+++ Source text

The Grievance Committee and the respondent now jointly move pursuant to 22 NYCRR 1240.8(a)(5) for discipline by consent, and request the imposition of a suspension from the practice of law for a period of 18 months, to run consecutively to the suspension imposed by this Court's prior opinion and order dated April 14, 2021. As provided for in 22 NYCRR 1240.8(a)(5)(i), the parties have submitted a joint affirmation dated May 19, 2021, in support of the motion. In addition, the respondent has submitted an affidavit sworn to on May 19, 2021, attesting, inter alia, to various mitigating circumstances. By virtue of the stipulation of facts presented with the joint affirmation, the parties have agreed that the following factual specifications are not in dispute:
The Fred Matter
On or about February 18, 2010, Luis A. Fred was arrested in Bronx County, New York, and charged with various criminal offenses based upon an incident alleged to have occurred on or about February 7, 2010. On or about April 30, 2013, Fred met with and asked the respondent to represent him in a civil rights action against the New York City Police Department (hereinafter NYPD), alleging false arrest, based upon his February 2010 arrest and prosecution. At the time of that meeting, although the respondent was aware that the statute of limitations with respect to Fred's cause of action already had expired, the respondent agreed to investigate and pursue Fred's false arrest claim. Thereafter, on or about May 6, 2013, the respondent filed a notice of claim with the City of New York for Fred, on which he listed himself as Fred's attorney of record. However, after conducting a subsequent review of information obtained from Fred, including the various records from the underlying arrest and prosecution, the respondent concluded that Fred's false arrest claim could not be proven and took no further action on Fred's behalf.

++++++

Goal 1 | According to the disciplinary text, on what date did Fred meet with the respondent and ask to be represented?
The disciplinary text and the records below it come from unrelated sources.

+++ Exercise materials

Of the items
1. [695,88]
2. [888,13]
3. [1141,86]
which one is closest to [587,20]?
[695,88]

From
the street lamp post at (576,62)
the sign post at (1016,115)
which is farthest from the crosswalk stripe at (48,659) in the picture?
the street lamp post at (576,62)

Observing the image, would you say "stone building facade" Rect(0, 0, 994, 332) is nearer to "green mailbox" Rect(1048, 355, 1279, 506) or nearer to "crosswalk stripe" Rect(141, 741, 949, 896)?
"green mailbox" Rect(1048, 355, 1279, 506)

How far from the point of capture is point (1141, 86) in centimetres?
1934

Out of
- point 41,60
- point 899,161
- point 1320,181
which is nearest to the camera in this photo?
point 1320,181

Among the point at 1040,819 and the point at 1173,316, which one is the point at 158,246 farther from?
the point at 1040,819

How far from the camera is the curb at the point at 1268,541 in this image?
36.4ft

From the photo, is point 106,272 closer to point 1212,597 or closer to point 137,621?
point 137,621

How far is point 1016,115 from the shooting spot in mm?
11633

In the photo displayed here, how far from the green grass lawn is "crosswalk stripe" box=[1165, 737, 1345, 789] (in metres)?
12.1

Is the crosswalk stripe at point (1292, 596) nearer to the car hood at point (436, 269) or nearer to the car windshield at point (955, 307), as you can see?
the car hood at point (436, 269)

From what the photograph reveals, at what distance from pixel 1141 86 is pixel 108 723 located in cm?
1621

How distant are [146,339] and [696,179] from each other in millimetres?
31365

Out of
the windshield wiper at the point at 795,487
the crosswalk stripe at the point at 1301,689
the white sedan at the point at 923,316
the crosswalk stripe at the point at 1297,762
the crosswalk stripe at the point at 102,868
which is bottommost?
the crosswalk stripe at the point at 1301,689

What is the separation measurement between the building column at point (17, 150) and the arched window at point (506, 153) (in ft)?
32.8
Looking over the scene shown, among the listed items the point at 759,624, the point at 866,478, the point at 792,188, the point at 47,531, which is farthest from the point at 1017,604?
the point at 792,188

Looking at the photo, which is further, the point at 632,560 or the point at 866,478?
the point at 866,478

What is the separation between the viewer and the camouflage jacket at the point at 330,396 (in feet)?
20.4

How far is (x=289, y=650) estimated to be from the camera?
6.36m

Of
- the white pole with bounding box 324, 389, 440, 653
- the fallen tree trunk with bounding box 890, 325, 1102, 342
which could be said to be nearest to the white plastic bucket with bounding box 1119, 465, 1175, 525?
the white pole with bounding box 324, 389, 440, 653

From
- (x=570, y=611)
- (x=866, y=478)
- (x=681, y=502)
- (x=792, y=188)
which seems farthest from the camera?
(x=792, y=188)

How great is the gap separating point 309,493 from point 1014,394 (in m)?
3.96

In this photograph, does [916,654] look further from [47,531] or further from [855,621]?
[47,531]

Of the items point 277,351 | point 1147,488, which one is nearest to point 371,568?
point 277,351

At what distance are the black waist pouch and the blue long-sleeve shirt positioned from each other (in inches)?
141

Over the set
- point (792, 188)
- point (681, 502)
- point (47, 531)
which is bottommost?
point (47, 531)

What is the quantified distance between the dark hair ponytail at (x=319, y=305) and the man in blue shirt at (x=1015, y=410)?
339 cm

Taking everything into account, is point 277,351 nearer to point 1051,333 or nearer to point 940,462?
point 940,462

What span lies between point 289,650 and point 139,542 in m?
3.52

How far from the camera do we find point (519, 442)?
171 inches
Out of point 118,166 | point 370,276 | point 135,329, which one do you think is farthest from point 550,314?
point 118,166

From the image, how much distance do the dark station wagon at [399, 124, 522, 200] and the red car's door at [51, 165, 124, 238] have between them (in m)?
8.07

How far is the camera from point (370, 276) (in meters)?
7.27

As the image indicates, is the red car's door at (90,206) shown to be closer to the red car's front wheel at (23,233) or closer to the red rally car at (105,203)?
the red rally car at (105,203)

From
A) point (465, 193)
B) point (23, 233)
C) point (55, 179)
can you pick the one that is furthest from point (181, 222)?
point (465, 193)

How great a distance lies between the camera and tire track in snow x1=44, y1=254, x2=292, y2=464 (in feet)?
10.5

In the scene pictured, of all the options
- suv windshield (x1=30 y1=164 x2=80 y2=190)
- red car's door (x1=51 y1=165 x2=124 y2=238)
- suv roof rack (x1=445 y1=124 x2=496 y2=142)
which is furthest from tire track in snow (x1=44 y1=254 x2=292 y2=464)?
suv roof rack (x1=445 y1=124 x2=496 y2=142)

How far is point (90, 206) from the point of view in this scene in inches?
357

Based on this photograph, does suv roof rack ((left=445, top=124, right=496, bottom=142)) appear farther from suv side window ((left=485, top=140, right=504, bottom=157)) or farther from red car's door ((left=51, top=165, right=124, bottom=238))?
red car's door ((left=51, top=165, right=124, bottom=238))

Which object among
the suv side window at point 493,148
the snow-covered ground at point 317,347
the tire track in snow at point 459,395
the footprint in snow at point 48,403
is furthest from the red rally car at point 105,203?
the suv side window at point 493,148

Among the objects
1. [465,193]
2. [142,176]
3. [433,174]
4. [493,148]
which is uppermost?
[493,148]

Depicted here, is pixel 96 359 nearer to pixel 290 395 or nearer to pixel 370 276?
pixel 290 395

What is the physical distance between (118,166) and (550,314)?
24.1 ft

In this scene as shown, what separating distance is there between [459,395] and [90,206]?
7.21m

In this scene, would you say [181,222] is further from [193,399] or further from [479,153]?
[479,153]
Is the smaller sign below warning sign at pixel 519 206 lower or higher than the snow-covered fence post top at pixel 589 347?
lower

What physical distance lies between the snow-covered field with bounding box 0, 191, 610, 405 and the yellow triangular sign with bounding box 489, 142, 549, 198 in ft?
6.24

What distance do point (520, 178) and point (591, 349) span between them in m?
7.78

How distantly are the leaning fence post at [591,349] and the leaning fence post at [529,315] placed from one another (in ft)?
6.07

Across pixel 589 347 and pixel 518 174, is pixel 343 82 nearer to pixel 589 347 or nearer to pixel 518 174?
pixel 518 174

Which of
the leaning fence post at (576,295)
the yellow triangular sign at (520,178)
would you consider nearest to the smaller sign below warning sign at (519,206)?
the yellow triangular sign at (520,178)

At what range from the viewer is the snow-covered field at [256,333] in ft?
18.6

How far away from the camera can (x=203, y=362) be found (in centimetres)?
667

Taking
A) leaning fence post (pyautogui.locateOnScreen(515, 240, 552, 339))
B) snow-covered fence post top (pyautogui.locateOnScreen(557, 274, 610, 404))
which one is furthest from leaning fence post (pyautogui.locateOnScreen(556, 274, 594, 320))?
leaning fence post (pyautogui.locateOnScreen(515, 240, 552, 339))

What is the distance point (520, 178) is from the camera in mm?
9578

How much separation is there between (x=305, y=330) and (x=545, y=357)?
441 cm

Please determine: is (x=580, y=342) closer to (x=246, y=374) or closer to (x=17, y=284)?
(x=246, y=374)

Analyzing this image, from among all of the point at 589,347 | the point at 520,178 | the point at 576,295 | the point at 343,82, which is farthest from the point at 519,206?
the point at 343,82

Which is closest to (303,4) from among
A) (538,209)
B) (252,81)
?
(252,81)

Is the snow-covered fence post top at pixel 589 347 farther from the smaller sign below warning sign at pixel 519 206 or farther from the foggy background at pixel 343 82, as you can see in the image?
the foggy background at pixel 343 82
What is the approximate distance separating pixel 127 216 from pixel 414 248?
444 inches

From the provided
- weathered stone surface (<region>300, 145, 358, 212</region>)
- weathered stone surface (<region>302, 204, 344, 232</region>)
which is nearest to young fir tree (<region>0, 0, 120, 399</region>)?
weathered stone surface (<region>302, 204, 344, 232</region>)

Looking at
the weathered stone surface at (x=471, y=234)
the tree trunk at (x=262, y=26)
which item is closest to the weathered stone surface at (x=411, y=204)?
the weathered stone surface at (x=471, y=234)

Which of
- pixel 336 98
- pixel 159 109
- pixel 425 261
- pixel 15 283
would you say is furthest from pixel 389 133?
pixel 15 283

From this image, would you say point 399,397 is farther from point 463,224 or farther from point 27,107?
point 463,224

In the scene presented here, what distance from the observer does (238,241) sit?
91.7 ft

++++++

Goal 2 | Turn the lines of the records into a Markdown table with the columns Number and Record line, starting with the line that contains "In the scene presented" and going on through the end of the records. Leave out blank lines.

Final result 1 | On or about April 30, 2013.

Final result 2 |
| Number | Record line |
|---|---|
| 1 | In the scene presented here, what distance from the observer does (238,241) sit? |
| 2 | 91.7 ft |